━━━━━ Document passage

A pillar of the local interfaith community and longtime educator, Debbie Almontaser worked with the Bloomberg administration to make Khalil Gibran a reality. The Times called Almontaser “arguably the city’s most visible Arab-American woman.” She carries herself tall and wears a simple, tightly-wrapped hijab that covers her hair but not her neck, making her high cheekbones all the more striking. Kind but authoritative, with a girlish lilt in her voice that puts one instantly at ease, “Principal Almontaser” would’ve suited her well.
The summer before Almontaser was to take the helm of Khalil Gibran, Stop the Madrassa spokeswoman Pamela Hall went trolling at New York’s annual Muslim Day Parade. Hall found a t-shirt that read “Intifada NYC” and snapped a picture. Gold mine: Almontaser was on the board of an organization that rented office space to the women’s group that made the t-shirt.

━━━━━━━━━━
━━━━━ Dataset content

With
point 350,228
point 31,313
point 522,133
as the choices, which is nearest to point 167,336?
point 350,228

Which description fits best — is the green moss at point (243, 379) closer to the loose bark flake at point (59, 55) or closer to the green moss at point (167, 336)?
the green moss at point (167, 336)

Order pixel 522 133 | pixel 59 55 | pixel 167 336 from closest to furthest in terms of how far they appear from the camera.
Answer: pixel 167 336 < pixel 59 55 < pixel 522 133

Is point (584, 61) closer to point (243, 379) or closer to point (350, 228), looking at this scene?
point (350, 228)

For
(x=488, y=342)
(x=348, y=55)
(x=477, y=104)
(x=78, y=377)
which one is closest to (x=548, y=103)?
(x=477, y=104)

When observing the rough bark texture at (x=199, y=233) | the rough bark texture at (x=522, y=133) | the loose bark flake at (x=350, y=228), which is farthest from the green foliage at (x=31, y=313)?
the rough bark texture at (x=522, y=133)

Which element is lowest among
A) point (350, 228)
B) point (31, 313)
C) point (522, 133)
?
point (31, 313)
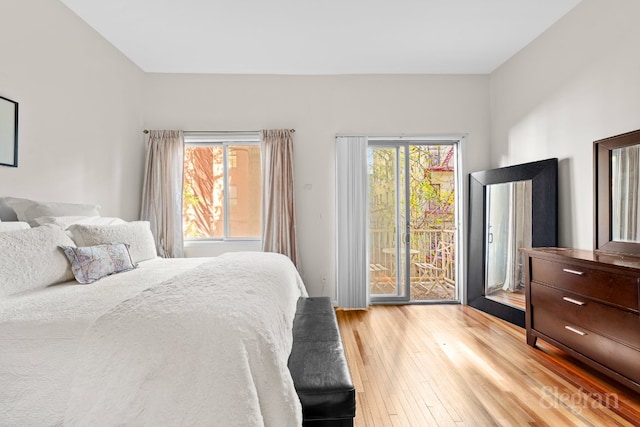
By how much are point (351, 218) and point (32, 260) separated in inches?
114

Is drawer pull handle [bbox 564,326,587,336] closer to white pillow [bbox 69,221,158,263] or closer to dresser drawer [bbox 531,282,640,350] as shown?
dresser drawer [bbox 531,282,640,350]

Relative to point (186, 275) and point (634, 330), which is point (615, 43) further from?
point (186, 275)

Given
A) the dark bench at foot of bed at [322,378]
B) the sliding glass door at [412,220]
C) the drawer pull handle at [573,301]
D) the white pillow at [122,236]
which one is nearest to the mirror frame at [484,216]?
the sliding glass door at [412,220]

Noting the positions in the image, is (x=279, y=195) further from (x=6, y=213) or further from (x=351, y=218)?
(x=6, y=213)

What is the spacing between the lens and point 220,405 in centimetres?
102

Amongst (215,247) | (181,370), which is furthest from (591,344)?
(215,247)

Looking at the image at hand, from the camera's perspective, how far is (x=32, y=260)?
A: 5.56 feet

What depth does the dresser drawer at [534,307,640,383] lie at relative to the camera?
74.6 inches

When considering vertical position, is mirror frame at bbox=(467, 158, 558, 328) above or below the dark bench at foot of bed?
above

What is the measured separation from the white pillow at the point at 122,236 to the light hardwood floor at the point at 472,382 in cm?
187

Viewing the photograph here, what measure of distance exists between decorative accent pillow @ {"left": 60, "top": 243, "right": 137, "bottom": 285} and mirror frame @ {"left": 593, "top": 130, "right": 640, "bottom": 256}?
3.49m

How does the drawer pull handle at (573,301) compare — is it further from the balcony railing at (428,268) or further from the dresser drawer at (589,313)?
the balcony railing at (428,268)

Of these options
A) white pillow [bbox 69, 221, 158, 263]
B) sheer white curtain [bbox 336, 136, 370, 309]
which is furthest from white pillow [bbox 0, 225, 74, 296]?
sheer white curtain [bbox 336, 136, 370, 309]

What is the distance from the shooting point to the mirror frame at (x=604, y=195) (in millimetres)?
2334
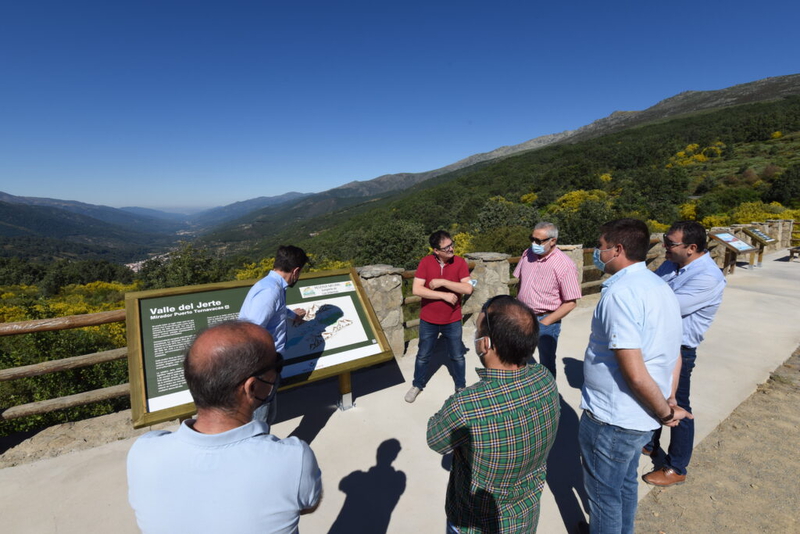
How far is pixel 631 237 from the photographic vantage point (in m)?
1.73

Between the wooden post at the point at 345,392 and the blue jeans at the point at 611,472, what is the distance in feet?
7.03

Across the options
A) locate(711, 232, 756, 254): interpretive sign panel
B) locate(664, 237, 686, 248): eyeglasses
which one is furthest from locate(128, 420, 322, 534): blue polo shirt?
locate(711, 232, 756, 254): interpretive sign panel

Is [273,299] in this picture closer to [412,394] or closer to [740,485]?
[412,394]

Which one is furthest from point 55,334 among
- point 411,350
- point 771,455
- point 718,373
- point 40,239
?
point 40,239

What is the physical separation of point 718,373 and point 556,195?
1603 inches

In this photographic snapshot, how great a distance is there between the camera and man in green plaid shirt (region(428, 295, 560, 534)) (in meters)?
1.28

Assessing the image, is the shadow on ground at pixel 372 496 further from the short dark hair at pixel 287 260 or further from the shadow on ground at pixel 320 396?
the short dark hair at pixel 287 260

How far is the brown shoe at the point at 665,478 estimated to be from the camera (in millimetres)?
2475

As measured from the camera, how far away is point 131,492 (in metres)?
0.92

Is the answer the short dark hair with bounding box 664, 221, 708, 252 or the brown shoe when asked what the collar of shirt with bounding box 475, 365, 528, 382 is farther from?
the brown shoe

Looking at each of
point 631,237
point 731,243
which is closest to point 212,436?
point 631,237

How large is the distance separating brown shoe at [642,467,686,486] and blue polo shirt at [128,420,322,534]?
270 cm

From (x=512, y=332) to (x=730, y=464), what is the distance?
9.19ft

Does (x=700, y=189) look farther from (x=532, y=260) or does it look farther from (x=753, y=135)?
(x=532, y=260)
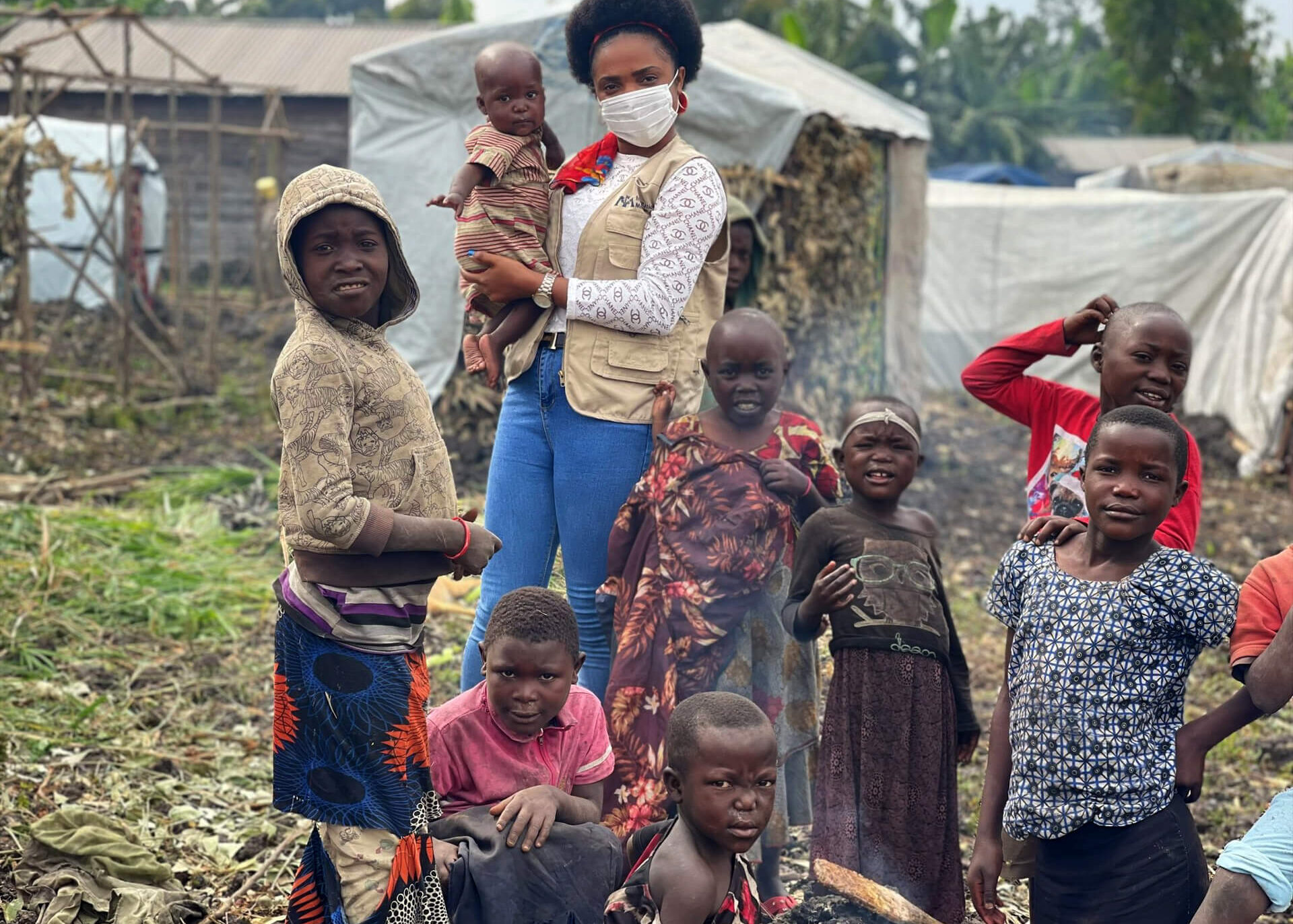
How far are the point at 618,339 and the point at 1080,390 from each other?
1.12 meters

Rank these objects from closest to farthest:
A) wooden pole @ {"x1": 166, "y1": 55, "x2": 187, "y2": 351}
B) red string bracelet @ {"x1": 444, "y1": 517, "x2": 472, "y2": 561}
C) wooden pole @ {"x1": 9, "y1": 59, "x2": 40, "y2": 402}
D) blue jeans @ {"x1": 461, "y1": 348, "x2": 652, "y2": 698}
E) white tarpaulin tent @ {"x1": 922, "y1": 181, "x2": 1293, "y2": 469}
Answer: red string bracelet @ {"x1": 444, "y1": 517, "x2": 472, "y2": 561} < blue jeans @ {"x1": 461, "y1": 348, "x2": 652, "y2": 698} < wooden pole @ {"x1": 9, "y1": 59, "x2": 40, "y2": 402} < white tarpaulin tent @ {"x1": 922, "y1": 181, "x2": 1293, "y2": 469} < wooden pole @ {"x1": 166, "y1": 55, "x2": 187, "y2": 351}

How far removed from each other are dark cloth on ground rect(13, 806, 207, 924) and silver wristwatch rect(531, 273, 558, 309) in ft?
5.59

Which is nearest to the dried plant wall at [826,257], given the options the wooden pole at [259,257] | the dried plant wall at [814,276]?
the dried plant wall at [814,276]

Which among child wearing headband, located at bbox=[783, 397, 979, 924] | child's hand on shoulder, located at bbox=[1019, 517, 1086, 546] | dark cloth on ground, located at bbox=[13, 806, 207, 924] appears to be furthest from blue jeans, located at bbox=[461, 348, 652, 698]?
child's hand on shoulder, located at bbox=[1019, 517, 1086, 546]

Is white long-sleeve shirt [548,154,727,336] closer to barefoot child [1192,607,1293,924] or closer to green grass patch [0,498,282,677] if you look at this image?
barefoot child [1192,607,1293,924]

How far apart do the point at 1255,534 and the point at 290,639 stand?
7.56m

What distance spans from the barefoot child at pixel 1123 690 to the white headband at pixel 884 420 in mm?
619

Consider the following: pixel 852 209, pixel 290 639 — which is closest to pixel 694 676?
pixel 290 639

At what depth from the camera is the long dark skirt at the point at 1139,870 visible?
2.27 m

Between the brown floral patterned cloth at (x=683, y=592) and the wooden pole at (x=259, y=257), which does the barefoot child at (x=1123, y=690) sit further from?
the wooden pole at (x=259, y=257)

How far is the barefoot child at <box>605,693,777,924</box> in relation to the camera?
2219 mm

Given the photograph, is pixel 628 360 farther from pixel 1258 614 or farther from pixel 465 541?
pixel 1258 614

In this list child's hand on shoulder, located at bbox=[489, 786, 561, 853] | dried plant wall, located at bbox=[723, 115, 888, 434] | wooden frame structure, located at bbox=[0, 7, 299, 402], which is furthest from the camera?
wooden frame structure, located at bbox=[0, 7, 299, 402]

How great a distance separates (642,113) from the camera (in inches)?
115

━━━━━━━━━━

Required actions
1. Set down, word for word, everything in the passage about Debbie Almontaser from "A pillar of" down to "made the t-shirt.".
2. List every phrase that appears inside quotation marks in the passage about Debbie Almontaser.
3. Carry the passage about Debbie Almontaser and the Khalil Gibran school forward from its last sentence.

Responses for each task
1.
A pillar of the local interfaith community and longtime educator, Debbie Almontaser worked with the Bloomberg administration to make Khalil Gibran a reality. The Times called Almontaser “arguably the city’s most visible Arab-American woman.” She carries herself tall and wears a simple, tightly-wrapped hijab that covers her hair but not her neck, making her high cheekbones all the more striking. Kind but authoritative, with a girlish lilt in her voice that puts one instantly at ease, “Principal Almontaser” would’ve suited her well.
The summer before Almontaser was to take the helm of Khalil Gibran, Stop the Madrassa spokeswoman Pamela Hall went trolling at New York’s annual Muslim Day Parade. Hall found a t-shirt that read “Intifada NYC” and snapped a picture. Gold mine: Almontaser was on the board of an organization that rented office space to the women’s group that made the t-shirt.

2.
arguably the city’s most visible Arab-American woman.
Principal Almontaser
Intifada NYC

3.
In our post-9/11 landscape of guilt-by-association, a time when every public American Muslim must prove their nonviolence by ritually denouncing radical Islam and Hamas, it was enough of a smoking gun. Department of Education officials pressured Almontaser to do an interview with the New York Post, the city’s preeminent tabloid. The next day, newsstands were plastered with the words “CITY PRINCIPAL IS ‘REVOLTING’: TIED TO ‘INTIFADA NYC’ SHIRTS.” The Bloomberg administration forced Almontaser to resign; in September, Khalil Gibran opened without her. Installed in her stead was an Orthodox Jewish woman who spoke no Arabic. Stop the Madrassa wanted more: specifically, Khalil Gibran’s closure. Staff took precautions not to give them fuel. “We cut pictures of mosques out of the Arabic books,” one teacher told Colorlines magazine as the school year began. “We are afraid that anything could be taken out of context.” But such measures would never be enough; the damage was done. Stop the Madrassa et al., triumphant, had caught a whiff of what they could accomplish.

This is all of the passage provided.